# Exercise
According to the listing of operations against Kurdish institutions below, how many cassettes and CDs did the police confiscate?

# Supplied passage
-=-=-

A listing of recent "operations of political genocide"

Confiscation of Kurdish books: On March 8, the book publisher Mesopotamia and Mir Multimedia was searched by the German police. After three-day searches, a number of trucks carried away the confiscated books from the book publisher and the music albums, archive and technical material of Mir Multimedia. Thousands of books, including "Kurdish Textbooks", 4,500 cassettes and CDs were confiscated by the police.

Proceedings against MPs: A charge was filed against Deputy Dieter Dehm for allegedly carrying a photograph of Abdullah Öcalan at the Newroz Festival in Hannover on 17 March. During the same period, a case was also brought against Cansu Özdemir, leader of the Left Party in Parliament for Hamburg state with the accusation of having shared a content calling for an end to the PKK ban on social media.

Raids against cultural associations: While Turkish Foreign Minister Çavuşoğlu was on his way to Berlin on 6 March to visit former Foreign Minister Gabriel, the launch button for raiding Kurdish institutions was pressed. As a "welcome gift" for Çavuşoğlu, five apartments of members of the Kurdish Society Center and the office of "Linksjugend solid" in Erfurt were searched. In the operations, computers, storage devices and telephones were confiscated.

Later, Kurdish associations were raided in turn, following the same procedure as in 1993. On April 5, the Democratic Society Center in Hannover was stormed. A large number of banners and brochures, as well as pictures of fallen guerillas and portraits of Abdullah Öcalan were confiscated.

On June 13, the NAV-DEM association in Berlin was searched. On the same day, the doors of the association "Civaka Azad - Kurdish Center for Public Relations e.V." were smashed and the offices were searched. While in the case of NAV-DEM, a banned solidarity event with Afrin scheduled for 3 December 2017 was put forward as a reason, the search of Civaka Azad took place without a search warrant and was therefore unconstitutional.

Most recently, the Kurdish community center in Bielefeld was searched on 3 July. The police shattered doors and searched the premises for four hours. Again, many books, photographs and flags were confiscated.

-=-=-

# Stored data
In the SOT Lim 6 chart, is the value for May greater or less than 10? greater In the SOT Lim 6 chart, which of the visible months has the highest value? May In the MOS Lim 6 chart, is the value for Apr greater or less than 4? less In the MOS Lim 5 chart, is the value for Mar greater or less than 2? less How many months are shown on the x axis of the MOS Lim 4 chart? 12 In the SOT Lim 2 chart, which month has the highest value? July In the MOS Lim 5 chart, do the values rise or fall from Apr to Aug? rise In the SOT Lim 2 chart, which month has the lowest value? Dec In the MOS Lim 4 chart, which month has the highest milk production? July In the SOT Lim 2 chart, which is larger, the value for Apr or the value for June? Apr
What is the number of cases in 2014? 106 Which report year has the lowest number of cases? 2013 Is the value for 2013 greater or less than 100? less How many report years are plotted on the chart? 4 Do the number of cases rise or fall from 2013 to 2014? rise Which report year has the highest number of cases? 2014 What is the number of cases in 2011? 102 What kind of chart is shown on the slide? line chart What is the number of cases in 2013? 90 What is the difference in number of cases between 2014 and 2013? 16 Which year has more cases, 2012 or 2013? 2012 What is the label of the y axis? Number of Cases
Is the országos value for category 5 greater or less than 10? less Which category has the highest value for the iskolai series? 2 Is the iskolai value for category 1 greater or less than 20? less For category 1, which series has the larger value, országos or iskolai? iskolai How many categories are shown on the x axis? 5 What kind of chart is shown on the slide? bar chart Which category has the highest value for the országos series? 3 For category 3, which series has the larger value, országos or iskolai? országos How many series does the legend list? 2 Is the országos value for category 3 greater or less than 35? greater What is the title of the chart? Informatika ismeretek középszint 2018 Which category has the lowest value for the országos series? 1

-=-=-

# Answer for the task
4,500